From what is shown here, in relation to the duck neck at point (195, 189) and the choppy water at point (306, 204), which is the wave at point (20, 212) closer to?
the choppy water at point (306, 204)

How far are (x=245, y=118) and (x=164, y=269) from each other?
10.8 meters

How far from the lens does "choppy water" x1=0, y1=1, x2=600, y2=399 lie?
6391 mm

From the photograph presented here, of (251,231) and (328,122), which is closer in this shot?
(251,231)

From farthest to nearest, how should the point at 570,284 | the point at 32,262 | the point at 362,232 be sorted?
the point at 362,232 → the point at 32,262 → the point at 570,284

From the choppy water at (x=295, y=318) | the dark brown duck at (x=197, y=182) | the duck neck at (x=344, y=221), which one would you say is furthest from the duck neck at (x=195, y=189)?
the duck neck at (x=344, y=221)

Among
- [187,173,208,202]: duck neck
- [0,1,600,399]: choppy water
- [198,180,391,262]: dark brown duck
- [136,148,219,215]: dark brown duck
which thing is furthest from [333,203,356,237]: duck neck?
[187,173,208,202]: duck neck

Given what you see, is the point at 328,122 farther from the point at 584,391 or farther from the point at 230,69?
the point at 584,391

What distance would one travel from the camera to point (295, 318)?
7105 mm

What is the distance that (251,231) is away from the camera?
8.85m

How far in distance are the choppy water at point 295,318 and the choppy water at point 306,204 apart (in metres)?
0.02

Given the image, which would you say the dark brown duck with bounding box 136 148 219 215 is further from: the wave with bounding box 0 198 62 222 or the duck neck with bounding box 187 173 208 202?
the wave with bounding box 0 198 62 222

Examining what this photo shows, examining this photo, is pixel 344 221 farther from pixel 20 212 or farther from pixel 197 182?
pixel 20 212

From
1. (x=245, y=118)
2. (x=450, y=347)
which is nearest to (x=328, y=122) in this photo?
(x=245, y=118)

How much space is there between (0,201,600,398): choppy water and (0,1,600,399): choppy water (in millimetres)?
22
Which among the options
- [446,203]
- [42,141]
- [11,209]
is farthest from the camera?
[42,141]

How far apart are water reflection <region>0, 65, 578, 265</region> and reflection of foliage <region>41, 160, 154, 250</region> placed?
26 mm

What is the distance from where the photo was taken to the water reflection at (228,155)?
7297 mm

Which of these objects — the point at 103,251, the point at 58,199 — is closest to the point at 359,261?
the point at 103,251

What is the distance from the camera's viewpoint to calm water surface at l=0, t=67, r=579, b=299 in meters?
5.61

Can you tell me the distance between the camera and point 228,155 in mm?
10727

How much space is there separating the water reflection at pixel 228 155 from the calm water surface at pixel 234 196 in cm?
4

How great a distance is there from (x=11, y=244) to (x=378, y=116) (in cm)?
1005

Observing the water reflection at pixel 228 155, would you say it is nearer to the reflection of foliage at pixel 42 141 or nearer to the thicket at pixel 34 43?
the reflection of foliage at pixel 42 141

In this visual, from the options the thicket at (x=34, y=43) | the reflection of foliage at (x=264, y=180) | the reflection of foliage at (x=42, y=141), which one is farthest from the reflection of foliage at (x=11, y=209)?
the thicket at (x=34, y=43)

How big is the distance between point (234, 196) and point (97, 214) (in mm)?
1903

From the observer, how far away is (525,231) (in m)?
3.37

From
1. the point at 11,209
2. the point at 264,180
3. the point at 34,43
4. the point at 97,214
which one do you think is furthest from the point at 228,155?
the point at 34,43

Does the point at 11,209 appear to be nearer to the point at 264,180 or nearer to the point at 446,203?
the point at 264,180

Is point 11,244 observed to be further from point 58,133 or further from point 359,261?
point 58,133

########

| DIRECTIVE |
Lay out every line of the records above as a JSON array of strings, one string per line, omitting blank lines.

| ANSWER IN FULL |
[
  "From what is shown here, in relation to the duck neck at point (195, 189) and the choppy water at point (306, 204), which is the wave at point (20, 212) closer to?",
  "the choppy water at point (306, 204)",
  "How far are (x=245, y=118) and (x=164, y=269) from each other?",
  "10.8 meters",
  "How far from the lens does \"choppy water\" x1=0, y1=1, x2=600, y2=399 lie?",
  "6391 mm",
  "From the photograph presented here, of (251,231) and (328,122), which is closer in this shot?",
  "(251,231)",
  "From farthest to nearest, how should the point at 570,284 | the point at 32,262 | the point at 362,232 be sorted?",
  "the point at 362,232 → the point at 32,262 → the point at 570,284",
  "From the choppy water at (x=295, y=318) | the dark brown duck at (x=197, y=182) | the duck neck at (x=344, y=221), which one would you say is furthest from the duck neck at (x=195, y=189)?",
  "the duck neck at (x=344, y=221)",
  "Among",
  "- [187,173,208,202]: duck neck",
  "- [0,1,600,399]: choppy water",
  "- [198,180,391,262]: dark brown duck",
  "- [136,148,219,215]: dark brown duck",
  "which thing is furthest from [333,203,356,237]: duck neck?",
  "[187,173,208,202]: duck neck",
  "Given what you see, is the point at 328,122 farther from the point at 584,391 or farther from the point at 230,69?",
  "the point at 584,391",
  "What distance would one travel from the camera to point (295, 318)?",
  "7105 mm",
  "What is the distance that (251,231) is away from the camera?",
  "8.85m",
  "How far in distance are the choppy water at point 295,318 and the choppy water at point 306,204 apart (in metres)?",
  "0.02",
  "Given the image, which would you say the dark brown duck with bounding box 136 148 219 215 is further from: the wave with bounding box 0 198 62 222 or the duck neck with bounding box 187 173 208 202?",
  "the wave with bounding box 0 198 62 222",
  "Examining what this photo shows, examining this photo, is pixel 344 221 farther from pixel 20 212 or farther from pixel 197 182?",
  "pixel 20 212",
  "From",
  "1. (x=245, y=118)",
  "2. (x=450, y=347)",
  "which is nearest to (x=328, y=122) in this photo?",
  "(x=245, y=118)",
  "How much space is there between (0,201,600,398): choppy water and (0,1,600,399): choppy water (in millimetres)?",
  "22",
  "Which among the options",
  "- [446,203]",
  "- [42,141]",
  "- [11,209]",
  "is farthest from the camera?",
  "[42,141]",
  "How far apart are water reflection <region>0, 65, 578, 265</region> and reflection of foliage <region>41, 160, 154, 250</region> placed?",
  "26 mm",
  "What is the distance from where the photo was taken to the water reflection at (228,155)?",
  "7297 mm",
  "Which of these objects — the point at 103,251, the point at 58,199 — is closest to the point at 359,261?",
  "the point at 103,251",
  "What is the distance from the camera's viewpoint to calm water surface at l=0, t=67, r=579, b=299 in meters?",
  "5.61",
  "Can you tell me the distance between the camera and point 228,155 in mm?",
  "10727",
  "How much space is there separating the water reflection at pixel 228 155 from the calm water surface at pixel 234 196 in cm?",
  "4",
  "How great a distance is there from (x=11, y=244) to (x=378, y=116) (in cm)?",
  "1005",
  "Observing the water reflection at pixel 228 155, would you say it is nearer to the reflection of foliage at pixel 42 141 or nearer to the thicket at pixel 34 43?",
  "the reflection of foliage at pixel 42 141",
  "In this visual, from the options the thicket at (x=34, y=43) | the reflection of foliage at (x=264, y=180) | the reflection of foliage at (x=42, y=141), which one is farthest from the reflection of foliage at (x=11, y=209)?",
  "the thicket at (x=34, y=43)",
  "How big is the distance between point (234, 196) and point (97, 214) (in mm)?",
  "1903",
  "From the observer, how far away is (525,231) (in m)?",
  "3.37",
  "From",
  "1. the point at 11,209",
  "2. the point at 264,180",
  "3. the point at 34,43",
  "4. the point at 97,214",
  "which one do you think is furthest from the point at 228,155?",
  "the point at 34,43",
  "Does the point at 11,209 appear to be nearer to the point at 264,180 or nearer to the point at 446,203?",
  "the point at 264,180",
  "Is point 11,244 observed to be further from point 58,133 or further from point 359,261?",
  "point 58,133"
]